## Text excerpt

++++++

Ladies and gentlemen! Presenting printmaker, textile artist and comics creator Gareth Brookes. Gareth studied printmaking at the RCA and started making small press comics in 2006. His first graphic novel The Black Project was published by Myriad Editions in 2013.
Hi Gareth! Could you tell us a bit about yourself and what you do?
I guess I’m an artist and writer, I spend most of my time on graphic novels these days, but I like to do small press and zine projects every now and again. I’m most likely to be found behind a table at a little zine fair in some pub somewhere, drunkenly lecturing a bewildered art student about how we didn’t have photoshop in the old days, even though we did have it, I just didn’t know how to use it yet.
Could you tell us about your creative process, from the initial idea to the finished piece?
I’m a bit of a frustrated prose writer, invariably I’ll begin by thinking that I’m not going to write any more comics or graphic novels because they’re a terribly inefficient way to tell a story, and then I’ll try to write a short story and get about 500 words in before I start doodling in the margins and thinking about what images would work well with the words I’m writing.
What particularly appeals to you about working in graphite?
Blending, everyone likes blending.

++++++

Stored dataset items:
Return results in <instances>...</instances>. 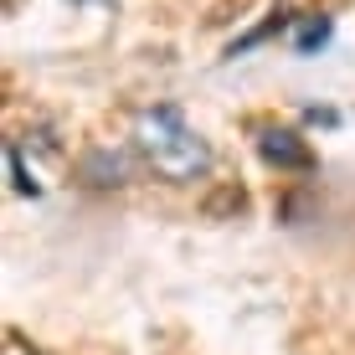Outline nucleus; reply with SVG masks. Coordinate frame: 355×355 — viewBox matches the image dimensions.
Here are the masks:
<instances>
[{"instance_id": "obj_1", "label": "nucleus", "mask_w": 355, "mask_h": 355, "mask_svg": "<svg viewBox=\"0 0 355 355\" xmlns=\"http://www.w3.org/2000/svg\"><path fill=\"white\" fill-rule=\"evenodd\" d=\"M134 150L144 155V165L160 180H175V186L211 175V144L186 124L175 103H155L134 114Z\"/></svg>"}, {"instance_id": "obj_2", "label": "nucleus", "mask_w": 355, "mask_h": 355, "mask_svg": "<svg viewBox=\"0 0 355 355\" xmlns=\"http://www.w3.org/2000/svg\"><path fill=\"white\" fill-rule=\"evenodd\" d=\"M252 134H258V155L273 170H288V175H309L314 165V144L304 139L299 129H284V124H252Z\"/></svg>"}, {"instance_id": "obj_3", "label": "nucleus", "mask_w": 355, "mask_h": 355, "mask_svg": "<svg viewBox=\"0 0 355 355\" xmlns=\"http://www.w3.org/2000/svg\"><path fill=\"white\" fill-rule=\"evenodd\" d=\"M72 175H78L88 191H114V186L129 180V155L108 150V144H93V150H83V160L72 165Z\"/></svg>"}, {"instance_id": "obj_4", "label": "nucleus", "mask_w": 355, "mask_h": 355, "mask_svg": "<svg viewBox=\"0 0 355 355\" xmlns=\"http://www.w3.org/2000/svg\"><path fill=\"white\" fill-rule=\"evenodd\" d=\"M329 42H335V21H329V16H304L299 31H293V52H299V57L324 52Z\"/></svg>"}, {"instance_id": "obj_5", "label": "nucleus", "mask_w": 355, "mask_h": 355, "mask_svg": "<svg viewBox=\"0 0 355 355\" xmlns=\"http://www.w3.org/2000/svg\"><path fill=\"white\" fill-rule=\"evenodd\" d=\"M6 170H10V186H16V196H42V180L26 170V160H21V144H6Z\"/></svg>"}, {"instance_id": "obj_6", "label": "nucleus", "mask_w": 355, "mask_h": 355, "mask_svg": "<svg viewBox=\"0 0 355 355\" xmlns=\"http://www.w3.org/2000/svg\"><path fill=\"white\" fill-rule=\"evenodd\" d=\"M284 26H288V10L278 6L273 16L263 21V26H252L248 36H242V42H232V46H227V57H242V52H248V46H258V42H268V36H273V31H284Z\"/></svg>"}, {"instance_id": "obj_7", "label": "nucleus", "mask_w": 355, "mask_h": 355, "mask_svg": "<svg viewBox=\"0 0 355 355\" xmlns=\"http://www.w3.org/2000/svg\"><path fill=\"white\" fill-rule=\"evenodd\" d=\"M304 119H309V124H340L335 108H304Z\"/></svg>"}]
</instances>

++++++

## Problems and tasks
(1) For each statement about the interview with Gareth Brookes, say yes or no depending on whether it agrees with the interview, and quote the deciding words: (a) Gareth Brookes studied printmaking at the RCA. (b) The Black Project was published in 2006. (c) When starting a project, he first tries writing a short story before he begins doodling.
(2) Write the next part of the interview with Gareth Brookes, picking up right after its final answer.
The records are separate material and have no connection to the interview with Gareth Brookes.

## The replies
(1)
(a) Yes: "Gareth studied printmaking at the RCA"
(b) No: "His first graphic novel The Black Project was published by Myriad Editions in 2013."
(c) Yes: "then I’ll try to write a short story and get about 500 words in before I start doodling in the margins"

(2)
How do you conceptualize/construct a piece? Do you think of it as a story, snapshot, or abstraction?
I have a load of ideas drifting around in my head, some are idea’s for stories, some are idea’s for using a different medium or process, and some are ideas for forms or rules that might make for an interesting process. Sometimes when the ideas meet they fall in love and join together. But there are lots of idea’s that will never find their match and fated to drift around my subconscious until I decay and return to the cosmic compost heap.
Favourite pencil: Wood? Mechanical? Other?
I like sketching with the mechanical, then I send in the big guns, nothing lighter than 4B, to do the heavy work.
What other materials do you enjoy using?
For me choice of materials is really important, they carry the concept of the piece to a certain extent. I’ve been working on a comic using fire and pressed flowers for ages. I like getting involved with materials and processes that I don’t really know how to use, making it up as I go along and always teetering on the brink of failure. For me that’s the most creative space to be in, not really knowing what I’m doing.
We love how you incorporate materials and methods into your subject matter. The usage of embroidery and fabric in your last book The Black Project was brilliant. Could you tell us a bit about what you’re working on now, and how the methods and materials relate?
I’m working a lot with crayons, but I can’t say too much about it, mainly because putting it down in words might destroy the delicate infatuation I’m having with the medium, and since me and crayons are going to have to be together for at least two more years, I don’t want to say anything that might put a strain on our relationship.
What is your favourite subject-matter? What’s the particular attraction?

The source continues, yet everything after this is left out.